Aveva 53 anni. Annunciò la leucemia in conferenza stampa, il tentativo di farsi esempio. «Forse questa storia ha unito la gente». Non gli sarebbe piaciuta la melassa del lutto
Sinisa Mihajlovic è morto. E non c’è un altro modo per dirlo, al netto della retorica della “battaglia” che prevede l’assurdità di vincitori e sconfitti. Non è “scomparso”, no. L’opposto semmai: la morte di Sinisa Mihajlovic è straordinariamente visibile. Pesante da sopportare, dolorosa. Perché lo stesso Mihajlovic aveva provato a dare un senso a quella malattia precoce, diceva.
Mihajlovic rese pubblica la malattia come un incubo, il 13 luglio del 2019: andò in conferenza stampa e, commosso, tra le lacrime trattenute a stento, annunciò di avere la leucemia mieloide ad alto rischio. Fu lui per primo a dire “dobbiamo giocare per vincere, devo usare la tattica, so che vincerò”. Quel che dopo è stato l’abbiamo visto tutti perché lui così ha voluto: una lezione di volontà, di tigna, di sopportazione. Per andare oltre quella retorica, per darle appunto un significato sostanziale. Costretto ad abbandonare la panchina del Bologna, prima temporaneamente poi definitivamente lo scorso settembre, aveva imboccato il percorso di chemioterapia e cure – nel dipartimento di Ematologia del Sant’Orsola di Bologna – senza filtri.

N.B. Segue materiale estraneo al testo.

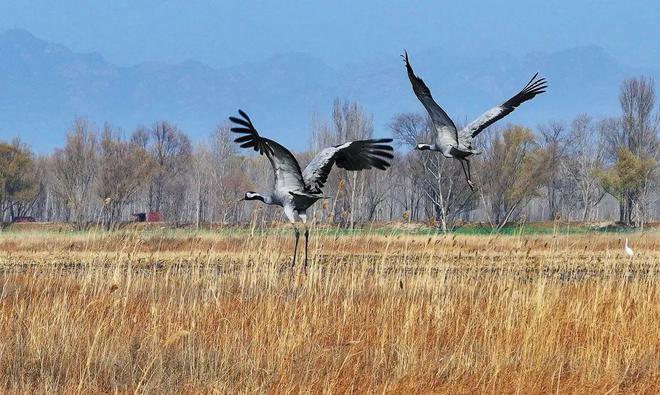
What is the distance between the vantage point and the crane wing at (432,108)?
35.7 feet

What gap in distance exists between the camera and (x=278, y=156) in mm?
10852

S’è mostrato alla gente per farsi esempio della “lotta”. Come quella sera d’un 25 agosto, in cui si ripresenta a sorpresa in panchina al Bentegodi, pallido, magro e con un cerotto a vista sul collo, solo 40 giorni dopo. “Avevo fatto una promessa e l’ho mantenuta, anche perché quell’immagine non era di debolezza ma di forza”. “Ero più morto che vivo”, dirà poi.

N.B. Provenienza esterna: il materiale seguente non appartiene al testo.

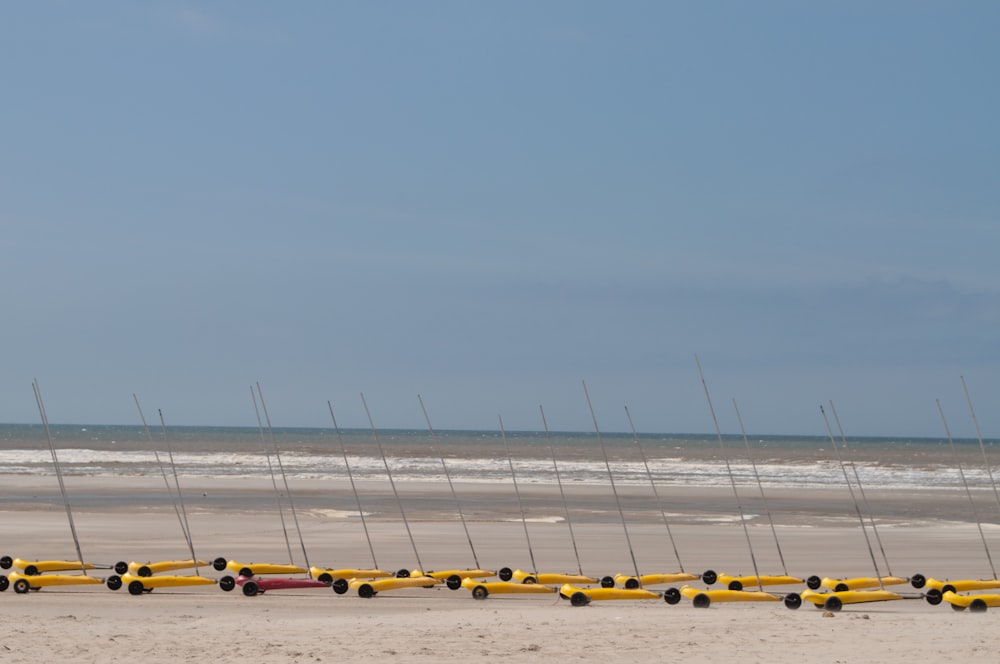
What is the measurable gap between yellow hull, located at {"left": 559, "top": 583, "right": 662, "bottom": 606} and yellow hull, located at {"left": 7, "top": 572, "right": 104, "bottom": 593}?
Result: 522cm

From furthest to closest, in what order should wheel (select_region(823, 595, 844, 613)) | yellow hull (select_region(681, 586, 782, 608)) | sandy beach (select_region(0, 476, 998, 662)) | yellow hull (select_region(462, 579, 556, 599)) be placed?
yellow hull (select_region(462, 579, 556, 599))
yellow hull (select_region(681, 586, 782, 608))
wheel (select_region(823, 595, 844, 613))
sandy beach (select_region(0, 476, 998, 662))

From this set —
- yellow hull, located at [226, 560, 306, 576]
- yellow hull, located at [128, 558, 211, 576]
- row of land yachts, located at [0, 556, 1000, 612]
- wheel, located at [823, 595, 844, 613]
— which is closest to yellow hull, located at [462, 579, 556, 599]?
row of land yachts, located at [0, 556, 1000, 612]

Il 29 ottobre si sottopone al trapianto di midollo da donatore non familiare. Il miglioramento, poi il rientro in panchina in pianta stabile. La malattia, se ne rendeva conto, aveva pacificato il suo passato, i suoi spigoli, gli errori: la tigre Arkan, le aderenze col mondo fascista della curva laziale, il revisionismo storico e il razzismo. “Anche le tifoserie avversarie mi hanno applaudito: forse questa storia ha unito la gente, quando io sono sempre stato uno divisivo“, ammise.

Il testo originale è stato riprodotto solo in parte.